La mujer se volvió hacia las casas de barro que se extendían a sus pies, en la luz rosácea. Había empezado a reunirse una multitud, y vio que la señalaban con el dedo.

Envueltas en el cálido resplandor de la luz agonizante, las casas de barro, aun míseras y apretujadas, tenían algo de etéreo, y ella sintió que el corazón se le enternecía con los cientos de recuerdos que le asaltaban la mente. Sabía que esas callejuelas estrechas albergaban la amargura, que el orgullo y los celos esperaban apoyados en las puertas de todos los tallistas, pero durante un instante fugaz sólo vio la luz vespertina que caía sobre escenas de su infancia, y fue con un sobresalto que despertó de esta momentánea ensoñación y comprobó cómo había crecido la multitud. Sabía que este momento sería así. Había previsto este atardecer de luz suave. Había previsto que habría espejos de lluvia en la tierra, y tenía la abrumadora sensación de revivir una escena que ya había representado. No tenía miedo; sin embargo, sabía que sería acogida con hostilidad, con prejuicio e incluso quizá con violencia. Hicieran lo que hicieran con ella, no importaría. Ya lo había sufrido antes. Todo esto era una triste y lejana historia, y un arcaísmo.

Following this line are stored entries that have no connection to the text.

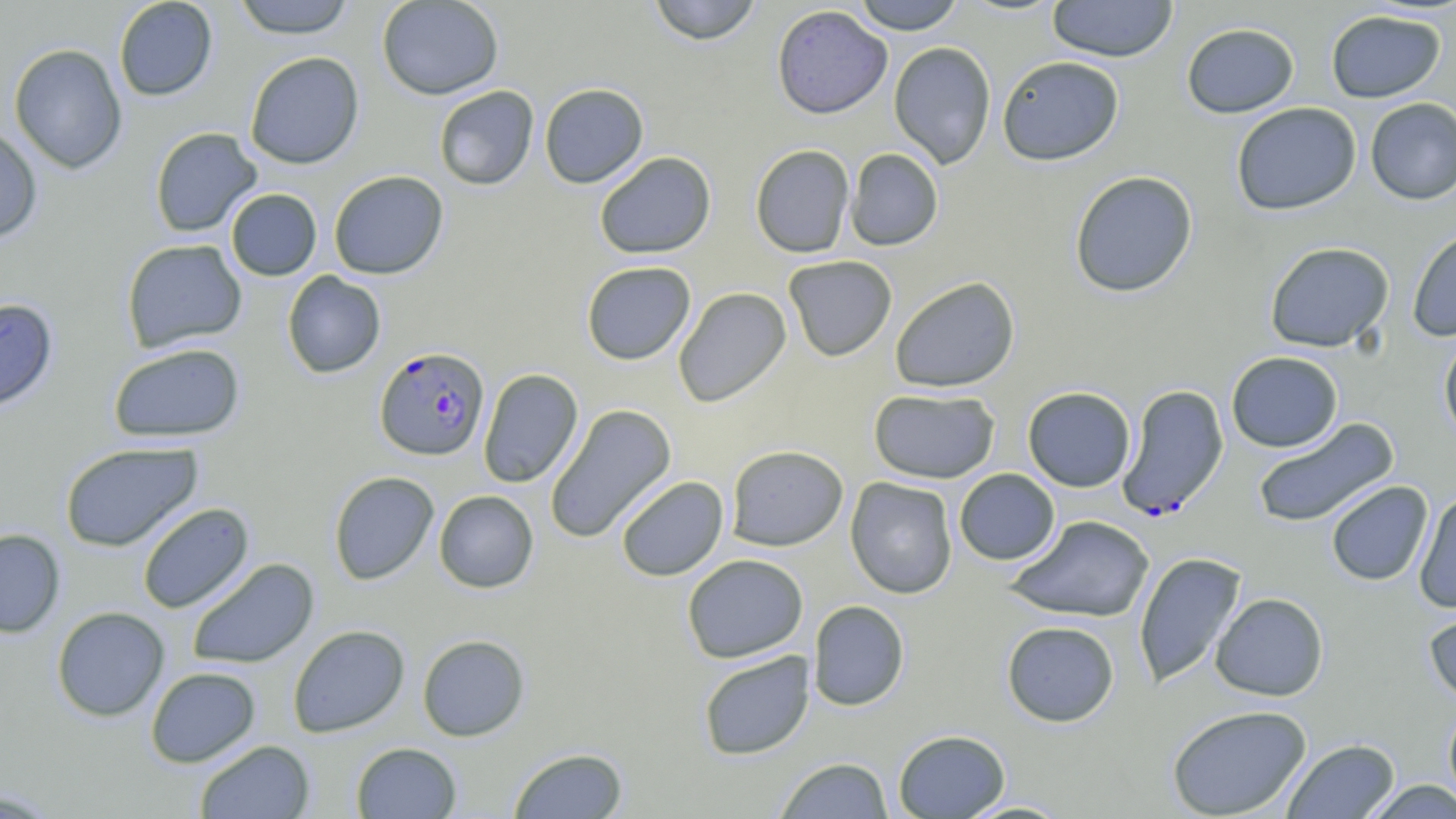
Approximate bounding boxes as [x1, y1, x2, y2] in pixels. Plasmodium falciparum-infected red blood cell locations: [374, 346, 490, 461], [1116, 383, 1229, 520]. Uninfected red blood cell locations: [113, 0, 218, 101], [231, 0, 357, 38], [376, 0, 503, 100], [647, 0, 763, 46], [852, 0, 966, 34], [1046, 0, 1178, 62], [771, 4, 892, 119], [1325, 9, 1446, 103], [1181, 22, 1300, 118], [888, 41, 996, 169], [9, 43, 127, 175], [244, 51, 365, 169], [996, 55, 1124, 166], [539, 82, 649, 188], [433, 86, 539, 190], [1365, 97, 1456, 205], [1231, 102, 1362, 216], [0, 124, 43, 243], [149, 127, 263, 237], [750, 144, 855, 258], [845, 148, 943, 251], [594, 151, 716, 259], [328, 170, 449, 280], [1069, 170, 1198, 297], [225, 188, 322, 281], [1407, 225, 1456, 341], [121, 238, 247, 353], [1264, 241, 1395, 353], [783, 255, 897, 361], [581, 261, 696, 365], [282, 271, 386, 378], [890, 276, 1020, 393], [673, 287, 792, 407], [0, 297, 58, 413], [1438, 333, 1456, 446], [107, 342, 246, 443], [1226, 351, 1343, 452], [478, 368, 583, 488], [1022, 386, 1136, 492], [868, 388, 1000, 484], [545, 403, 677, 544], [1251, 417, 1399, 529], [60, 440, 203, 552], [726, 444, 848, 551], [954, 468, 1060, 565], [328, 471, 440, 585], [615, 475, 729, 581], [845, 477, 958, 599], [1325, 481, 1433, 586], [434, 490, 538, 593], [1414, 490, 1456, 614], [136, 502, 254, 614], [1007, 515, 1155, 623], [0, 528, 65, 638], [1133, 552, 1247, 688], [682, 554, 808, 662], [187, 558, 320, 669], [1210, 592, 1329, 701], [808, 600, 910, 711], [1423, 603, 1456, 707], [51, 606, 170, 721], [1001, 620, 1120, 727], [288, 624, 409, 737], [417, 634, 530, 741], [697, 650, 815, 760], [145, 667, 260, 767], [1442, 700, 1456, 811], [1167, 704, 1312, 818], [893, 729, 1011, 818], [1282, 739, 1400, 818], [194, 740, 315, 818], [351, 742, 462, 818], [508, 747, 629, 818], [774, 757, 894, 818], [1362, 780, 1456, 818], [0, 788, 62, 818], [956, 800, 1075, 818]. Slide-level diagnosis: Plasmodium falciparum. Thin blood film. Single field of view. Optical microscopy. Image is 1456×819 pixels. 1000x magnification. May-Grünwald-Giemsa-stained preparation.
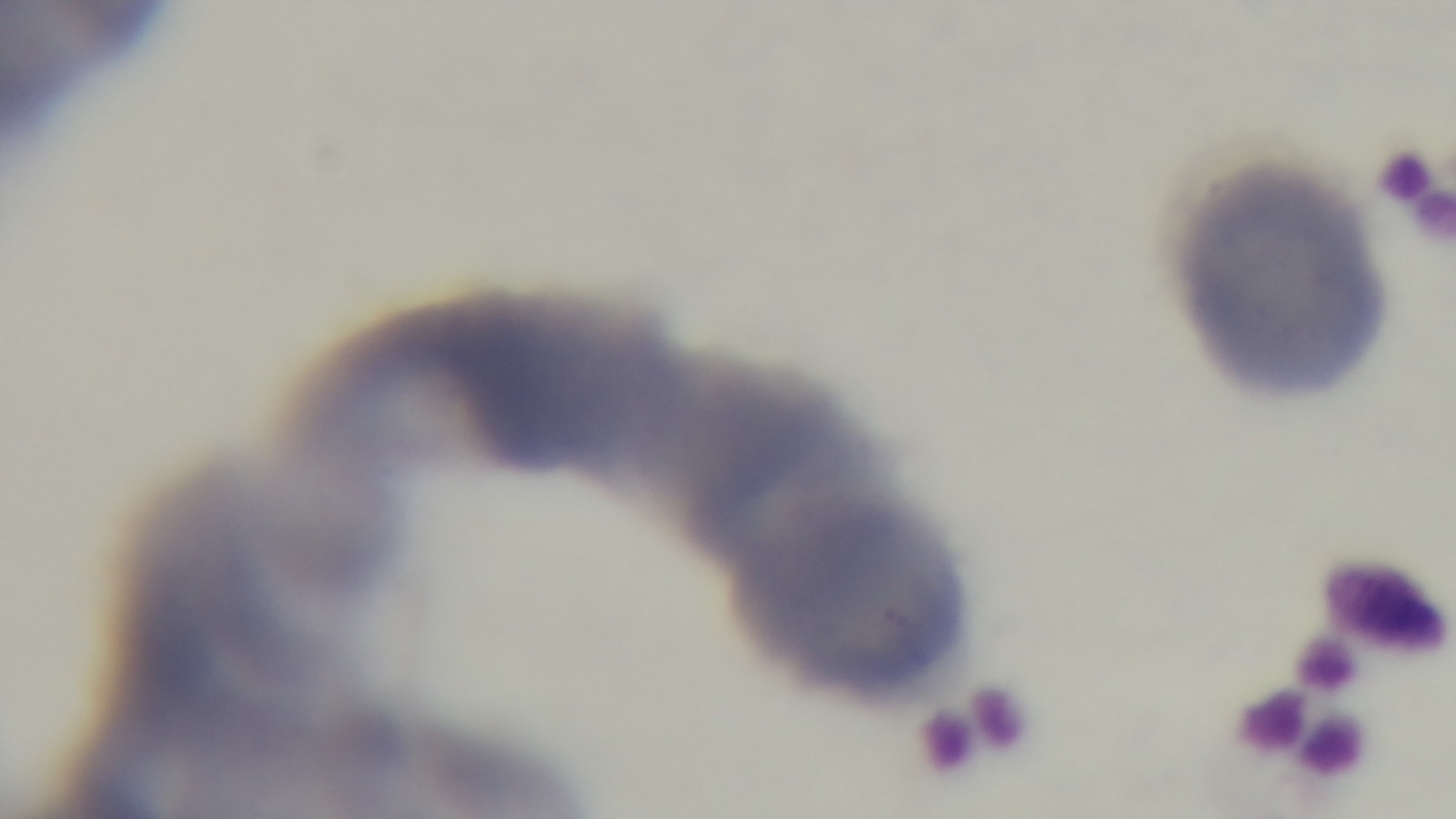
malaria status = negative
stain = Giemsa
capture = mounted 4K digital camera
field of view = one from the slide
preparation = thin smear
objective = 100x oil immersion
modality = light microscopy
Locate every blood parasite and identify its species.
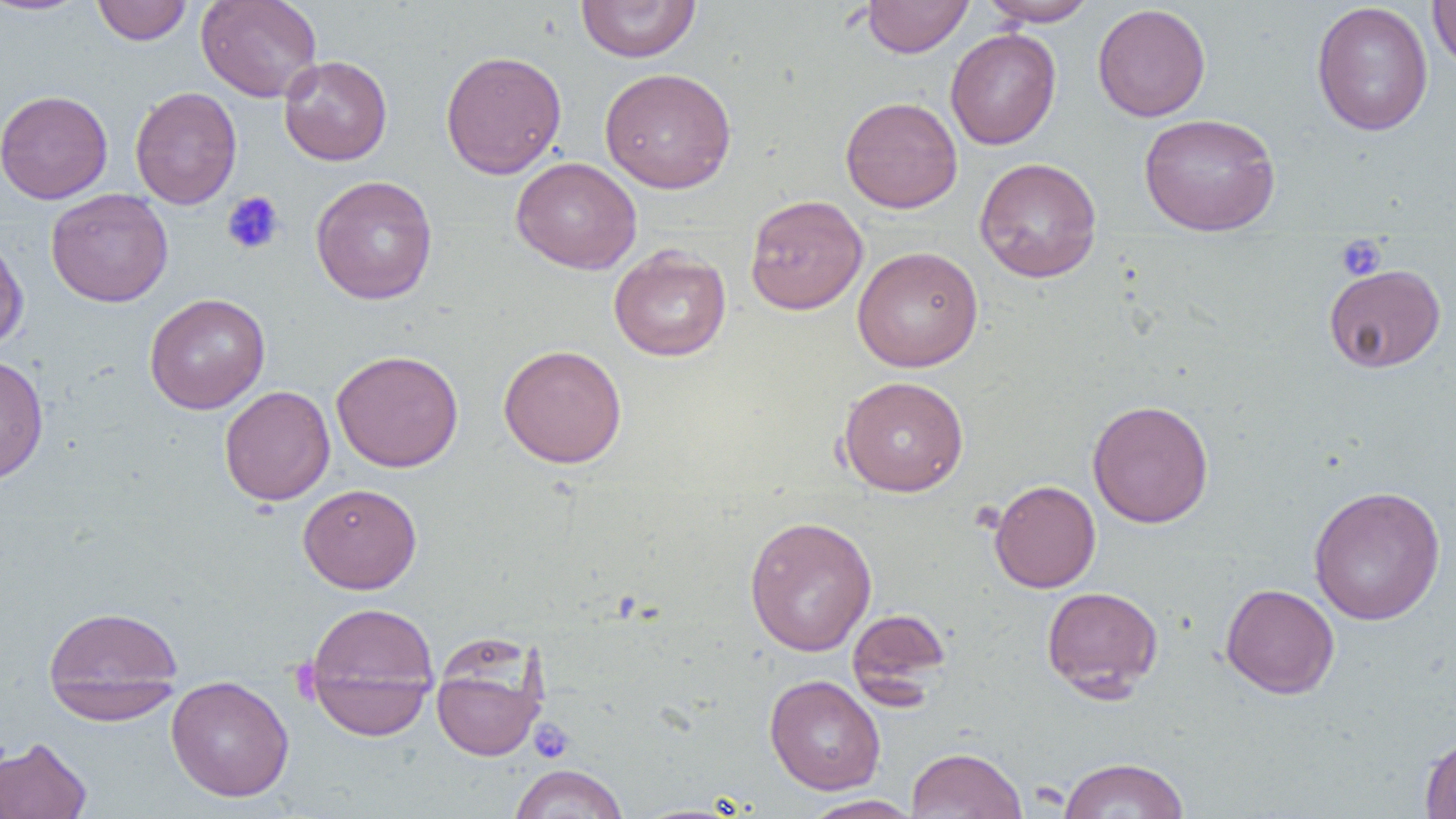
No blood parasites observed.

slide_level_diagnosis: no evidence of blood parasites
preparation: thin blood film
uninfected_red_blood_cell_locations: 'approximate bounding boxes as [x1, y1, x2, y2] in pixels: [0, 0, 92, 16], [195, 0, 323, 103], [576, 0, 701, 63], [861, 0, 972, 58], [979, 0, 1098, 27], [1428, 0, 1456, 71], [92, 1, 192, 45], [1311, 2, 1434, 136], [1092, 3, 1211, 122], [946, 29, 1061, 150], [440, 50, 567, 179], [279, 55, 393, 166], [599, 67, 737, 193], [130, 86, 242, 209], [0, 89, 113, 204], [840, 96, 962, 213], [1139, 112, 1280, 236], [974, 156, 1102, 283], [511, 157, 642, 274], [310, 175, 438, 305], [46, 188, 173, 307], [744, 194, 868, 315], [0, 231, 28, 353], [852, 245, 984, 372], [609, 246, 731, 362], [1324, 263, 1446, 372], [144, 293, 271, 414], [498, 343, 627, 468], [331, 349, 464, 472], [0, 354, 49, 487], [838, 375, 969, 496], [219, 385, 335, 505], [1087, 399, 1214, 528], [989, 480, 1101, 593], [298, 483, 422, 594], [1308, 485, 1446, 625], [744, 514, 877, 656], [1220, 583, 1340, 699], [1041, 585, 1164, 699], [304, 601, 440, 739], [43, 604, 184, 720], [846, 606, 951, 705], [430, 642, 547, 762], [765, 674, 886, 795], [166, 675, 294, 801], [1419, 732, 1456, 819], [0, 736, 92, 819], [906, 747, 1028, 819], [1058, 757, 1190, 819], [508, 763, 629, 818], [800, 795, 922, 818]'
field_of_view: single
image_size: 1456×819 pixels
modality: light microscopy
magnification: 1000x
platelet_locations: 'approximate bounding boxes as [x1, y1, x2, y2] in pixels: [222, 191, 285, 255], [1335, 235, 1387, 281], [529, 718, 575, 764]'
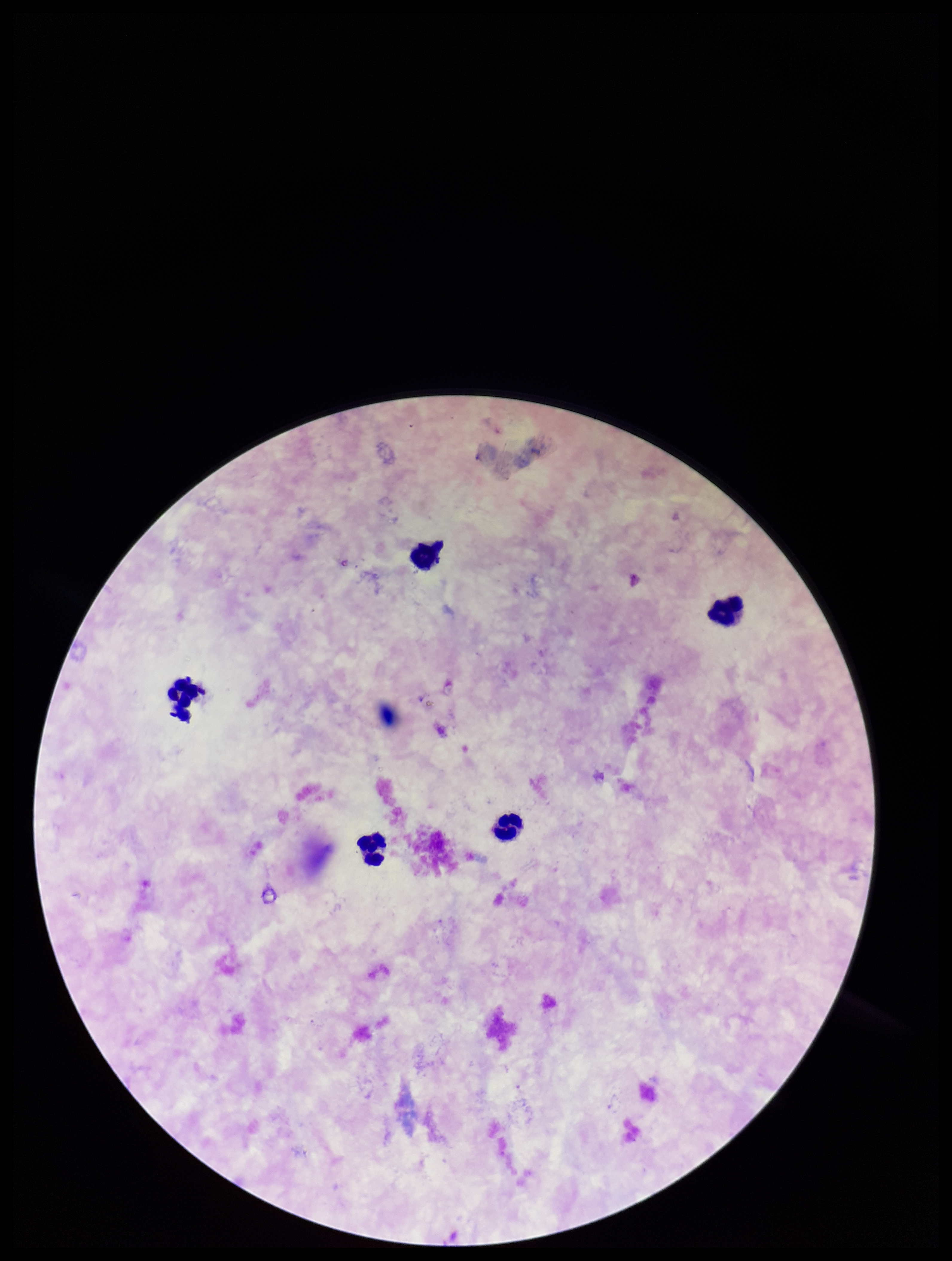
Summary:
  - Capture: smartphone photograph through the microscope eyepiece
  - Field of view: one from this slide
  - Leukocyte count: 5
  - Image size: 952×1261 pixels
  - Plasmodium parasites: none identified
  - Parasite count: 0
  - Patient malaria status: negative
  - Preparation: thick
  - Stain: Giemsa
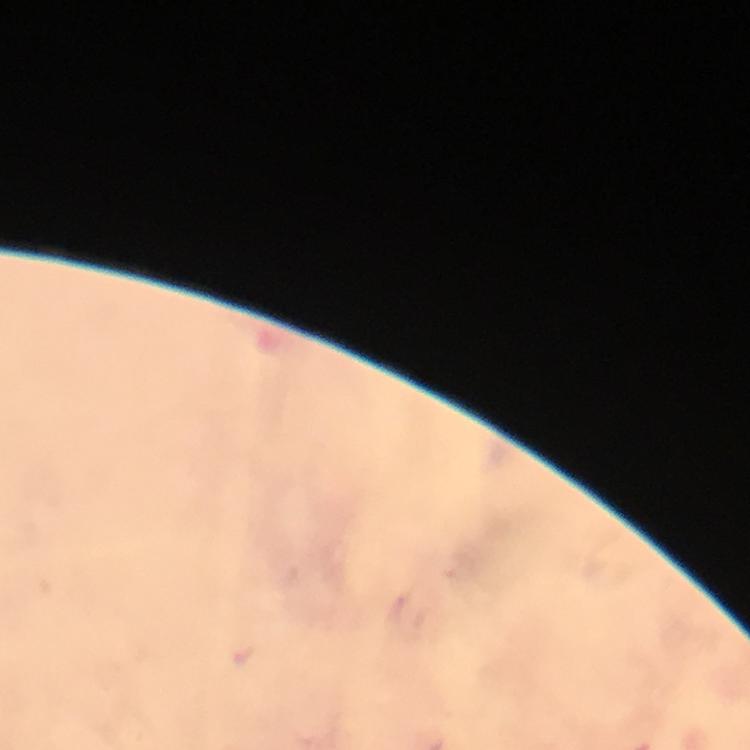
Approximate object centers, in pixels from the top-left corner. Plasmodium parasite locations: (x=242, y=656). Giemsa stain. Cropped region of a single field of view. At 100x magnification. Immersion oil applied. From a malaria diagnostic workup. Image is 750×750 pixels. Thick smear. Smartphone photograph taken through a microscope.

Se llevó la mano a la frente y apartó un mechón de cabellos negros y fríos que se le pegaban a la mejilla. «Tengo que dar a luz a mi criatura», se dijo moviendo los labios en silenció, «y luego volveré a estar completa y sola, y todo habrá acabado». Abrió muy grandes los ojos. «Serás libre. Desde el primer día no estarás sujeta a mí y yo no estaré sujeta a ti; y seguiré el camino que conozco, pronto, ah, muy pronto, y entraré en la dulce oscuridad».

Juntó las manos y fue lentamente hacia las casas. Allá en lo alto, a la derecha, la gran muralla era ahora más fría; la cara interior estaba cubierta por sombras, y en las profundidades del castillo, Titus, dando un gran grito lacrimoso, empezó a luchar con una fuerza sobrenatural en los brazos de la anciana niñera. En ese mismo momento el exuberante crepúsculo levantó un párpado y Héspero ardió sobre Gormenghast mientras la pequeña carga luchaba bajo el corazón de Keda.